What makes the seminar really exciting, though, is the prospect of exploring the sources for new narratives for the Mississippi River. Don’t get me wrong, the stories we tell about the river remain powerful and important. But climate change is showing us that we should think more specifically about what we may mean when we call for “restoration” of natural systems in the watershed. And the old “fight the river floods” stories, while heroic, maybe should recede into history if we would quit building in the floodplain, where we shouldn’t be putting houses and buildings.
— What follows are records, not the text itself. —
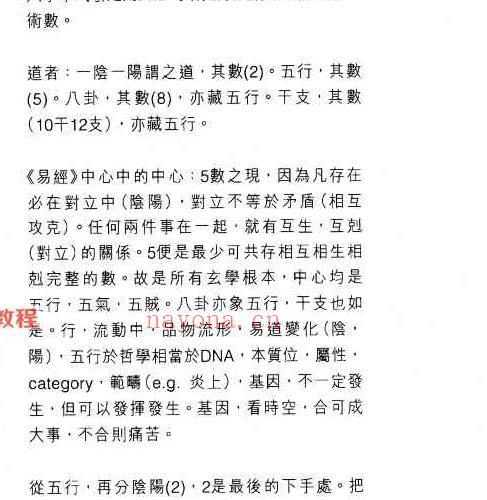 温民生八字十式基础篇.pdf 188P 百度云下载！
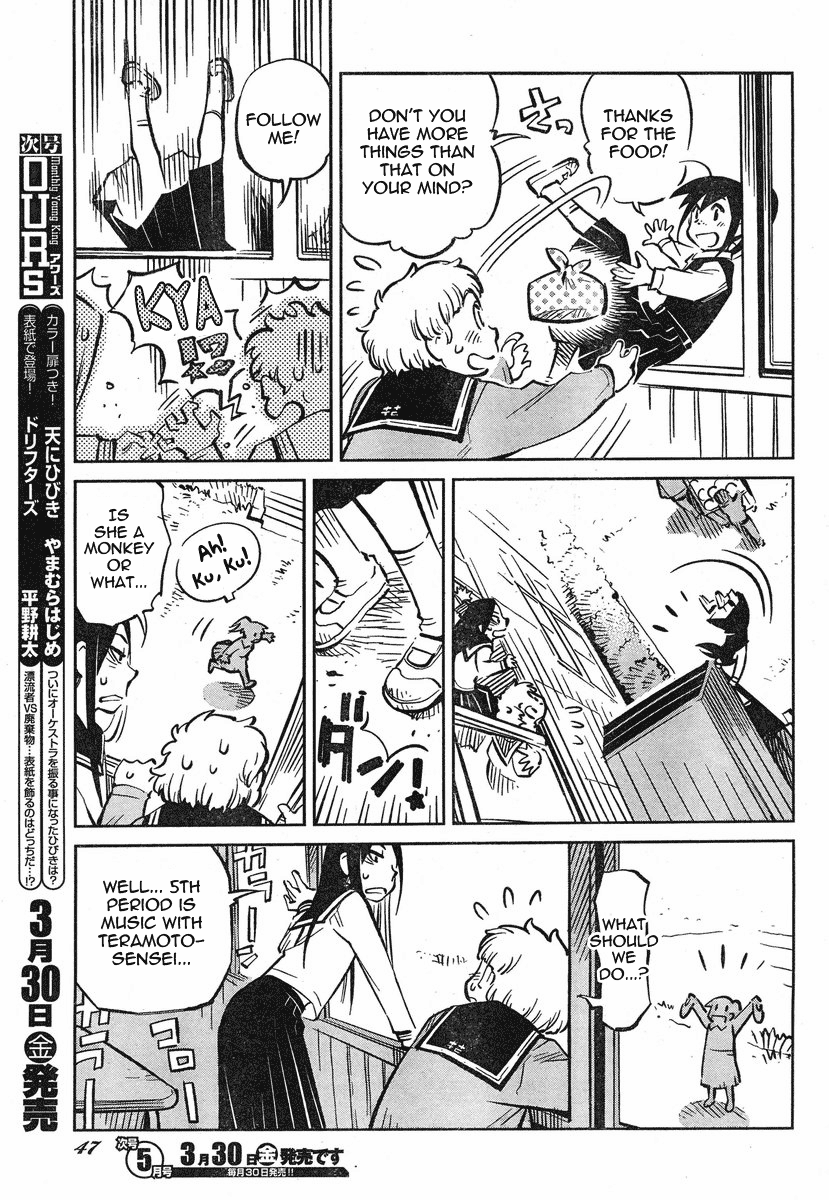 Caramel Kitsch Commando Unit Vol. 1 Ch. 1 第40页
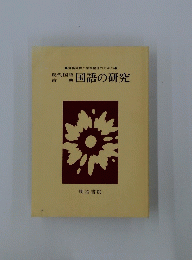 国語の研究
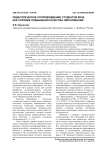 Педагогическое сопровождение студентов вуза как условие повышения качества образования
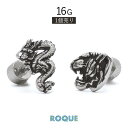 ボディピアス 16G 龍と虎 アンプラグ(1個売り)◆オマケ革命◆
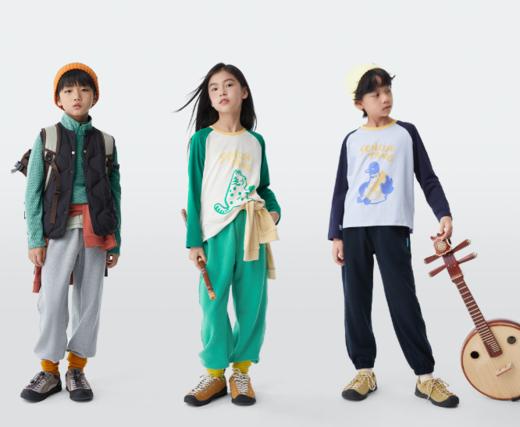 老米优品🎈【品牌授权】舒服柔软肌理感《儿童运动卫裤》啵啵跳 森林棠2024秋季新款儿童运动裤立体肌理百搭休闲裤 商品图0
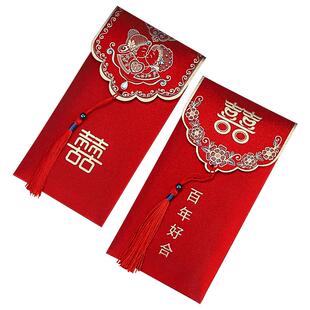 红包结婚2026新款利是封婚礼专用套装个性创意堵门接亲改口红包袋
Furthermore, as the demographics of our cities and regions change, leaders two generations hence may not be moved at all by the Mark Twain/Huckleberry Finn story that, implicitly or explicitly, is embedded in so much of what we write about the river.
So what should new narratives and images do, or look/sound like? Several points come readily to mind:
- We need to acknowledge that the Mississippi River is the most visible component of a water system that includes surface waters from some 40% of the continental United States and that is highly connected to groundwater in aquifers spanning the middle of the continent. We ought to know better how the system works.
- We should recognize that we have a complex relationship with the river, that we abuse and mistreat it by dumping wastes into it and tightly constraining its movement, but that we have also loved and respected it for millennia. We must begin to see that our relationship with the river includes both of these tendencies, and that our relationship should be managed with the river’s health in mind, just as it would be for others whom we love and respect.
- Our stories need to be multi cultural and multi vocal, tapping the deeply held beliefs and value systems and stories of the highly diverse population that lives along the river and depends on it. Ultimately, the health of the river will depend on efforts of people not yet brought into the conversation.
- We have to learn to recognize, appreciate, and allow for the dynamic nature of the river. It’s not just a still picture that we look at and appreciate aesthetically.
Maybe these are self-evident, but I don’t think the full implications of these perspectives are widely understood or well thought through. That’s part of our job in the Making the Mississippi seminar. Watch here and elsewhere that River Life posts information about future public events associated with the seminar; come to the events and join the conversation.
In the meantime, I would love to hear other views of what our new narratives and images need to convey.